| PROVIDED TEXT |

Screen Reviews
Before Midnight

Before Midnight

directed by Richard Linklater

starring Ethan Hawke and Julie Delpy

Castle Rock Entertainment

Before Midnight
Castle Rock Entertainment

Before Midnight continues the adventures of Jesse and Celine, two people from entirely different worlds who met eighteen years ago on a train in the film Before Sunrise. Before Sunset saw them take their relationship to a deeper place by making it even more complex.

As this film opens, Jesse and Celine are married and vacationing in Greece. From the start it is apparent that this magnetic and combustible couple is constantly struggling to hang onto the magic chemistry that brought them together amidst the whirlwind of changes they encounter in their forties.

With this series writer/director Richard Linklater has taken his fascination with fate and how time changes people to a whole new level. In the last eighteen years we have met Jesse (Ethan Hawke) and Celine (Julie Delpy) in their twenties and thirties, and now we see them slugging it out in their forties. During this time we have seen them gab and crab and love and hate, while walking and talking amidst some of the best European scenery imaginable. With these three films we have seen these characters grow, change, and develop into more intriguing people. This is due in large part to having Delpy and Hawke as collaborators on the scripts.

| GIVEN INFORMATION |
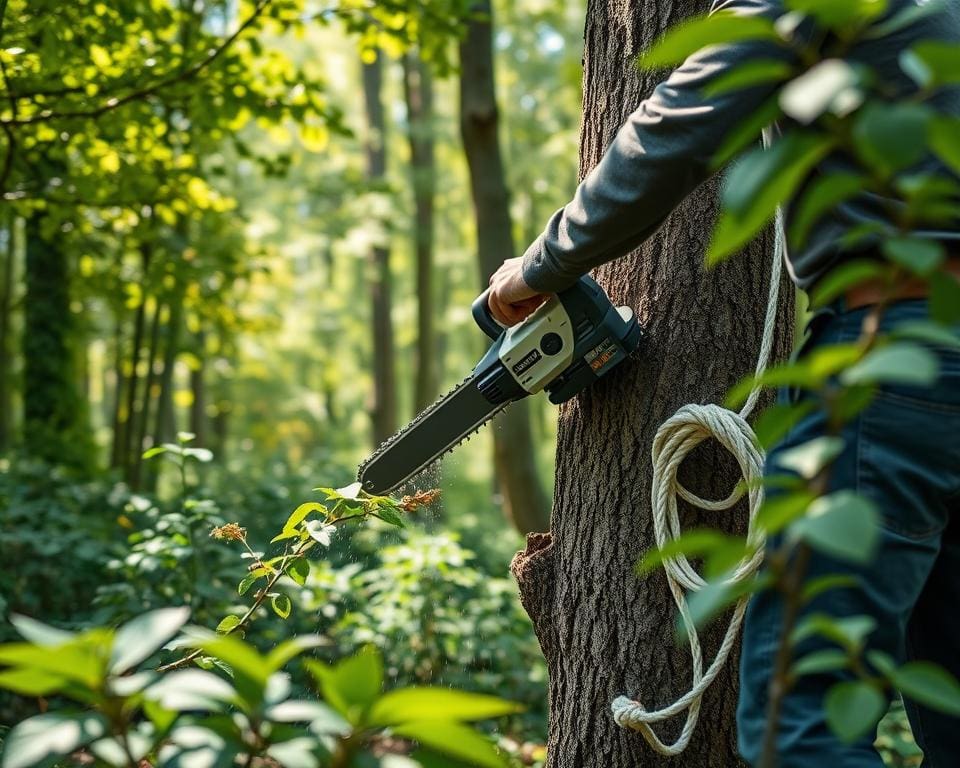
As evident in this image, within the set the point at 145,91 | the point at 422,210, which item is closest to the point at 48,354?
the point at 422,210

| QUESTIONS TO ANSWER |
a) From the Before Midnight review, echo the part that opens with the words containing "Before Midnight continues" and closes with "encounter in their forties.".
b) Name every film title that appears in the Before Midnight review.

| OUTPUTS FOR THE TASKS |
a)
Before Midnight continues the adventures of Jesse and Celine, two people from entirely different worlds who met eighteen years ago on a train in the film Before Sunrise. Before Sunset saw them take their relationship to a deeper place by making it even more complex.

As this film opens, Jesse and Celine are married and vacationing in Greece. From the start it is apparent that this magnetic and combustible couple is constantly struggling to hang onto the magic chemistry that brought them together amidst the whirlwind of changes they encounter in their forties.

b)
Before Midnight
Before Sunrise
Before Sunset